[WHAT IS EXPECTED]: Transcribe each line below verbatim; pictures excluded.

[DATASET SECTION]:
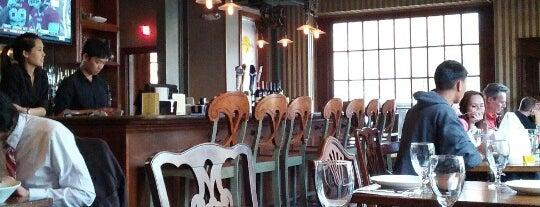 Sang Jun Thai Restaurant is one of Alexandria, VA.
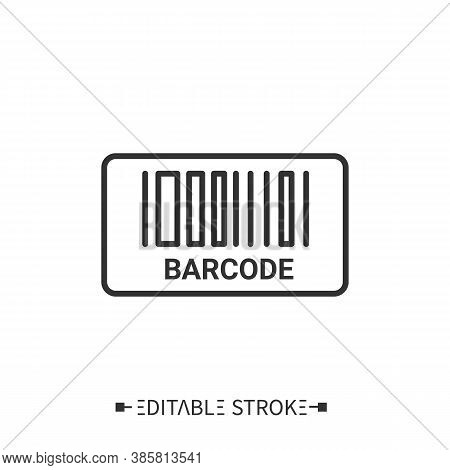 Barcode Line Icon. Batch Code. Inventory Numerating. Tracking.. Transportation, Storage And Logistic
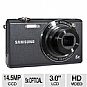 Samsung SH100 EC-SH100ZBPBUS Digital Camera - 14.5 Megapixels, 5x Optical Zoom, 3.0&quot; LCD, WIFI, Black (Refurbished)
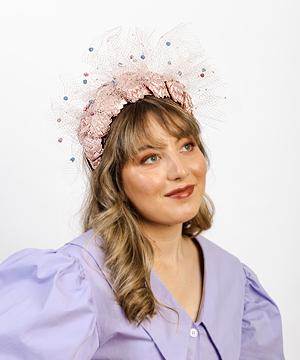 Designer hat Pink Aurora with Halo Veil by Louise Macdonald Milliner (Melbourne, Australia)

[SOLUTION TO THIS EXERCISE]:
 Sang Jun Thai Restaurant is one of Alexandria, VA.
 Barcode Line Icon. Batch Code. Inventory Numerating. Tracking.. Transportation, Storage And Logistic
 Samsung SH100 EC-SH100ZBPBUS Digital Camera - 14.5 Megapixels, 5x Optical Zoom, 3.0&quot; LCD, WIFI, Black (Refurbished)
 Designer hat Pink Aurora with Halo Veil by Louise Macdonald Milliner (Melbourne, Australia)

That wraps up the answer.